Look through the records below for the line holding "Sailor Moon Tattoos". Write it out exactly, with each following line through the line holding "que el 'veintemileurista'".
Excerpted data section start
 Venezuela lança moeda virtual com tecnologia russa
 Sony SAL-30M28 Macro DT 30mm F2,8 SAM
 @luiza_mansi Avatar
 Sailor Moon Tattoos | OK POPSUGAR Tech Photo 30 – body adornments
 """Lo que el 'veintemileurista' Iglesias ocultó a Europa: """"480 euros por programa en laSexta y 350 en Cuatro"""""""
Excerpted data section end
Excerpted data section start
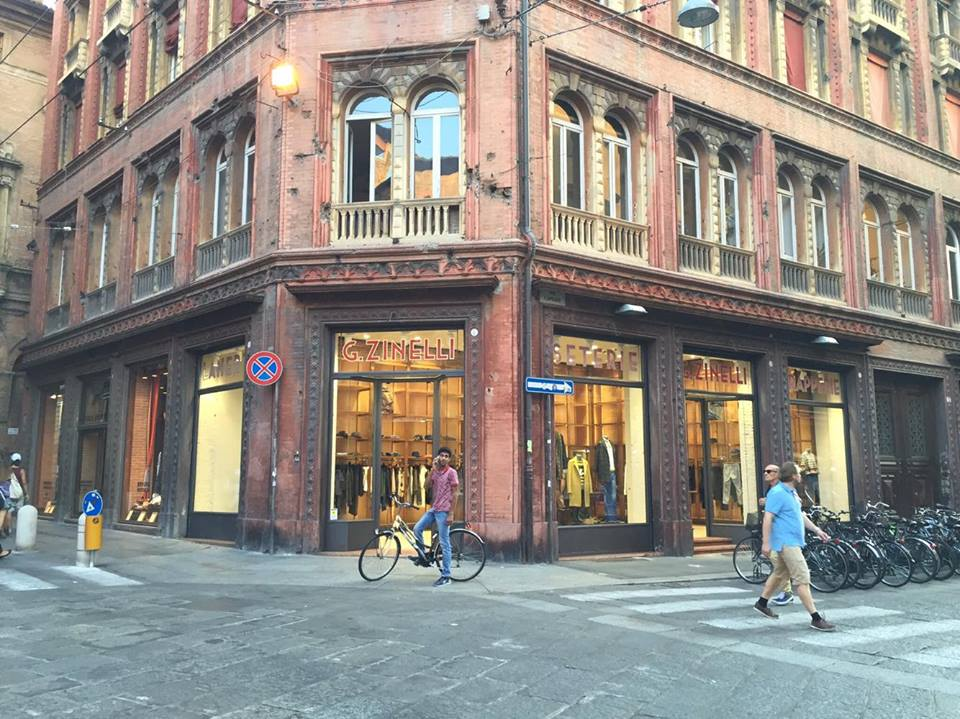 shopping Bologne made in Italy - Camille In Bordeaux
Excerpted data section end
> [Response area]:
 Sailor Moon Tattoos | OK POPSUGAR Tech Photo 30 – body adornments
 """Lo que el 'veintemileurista' Iglesias ocultó a Europa: """"480 euros por programa en laSexta y 350 en Cuatro"""""""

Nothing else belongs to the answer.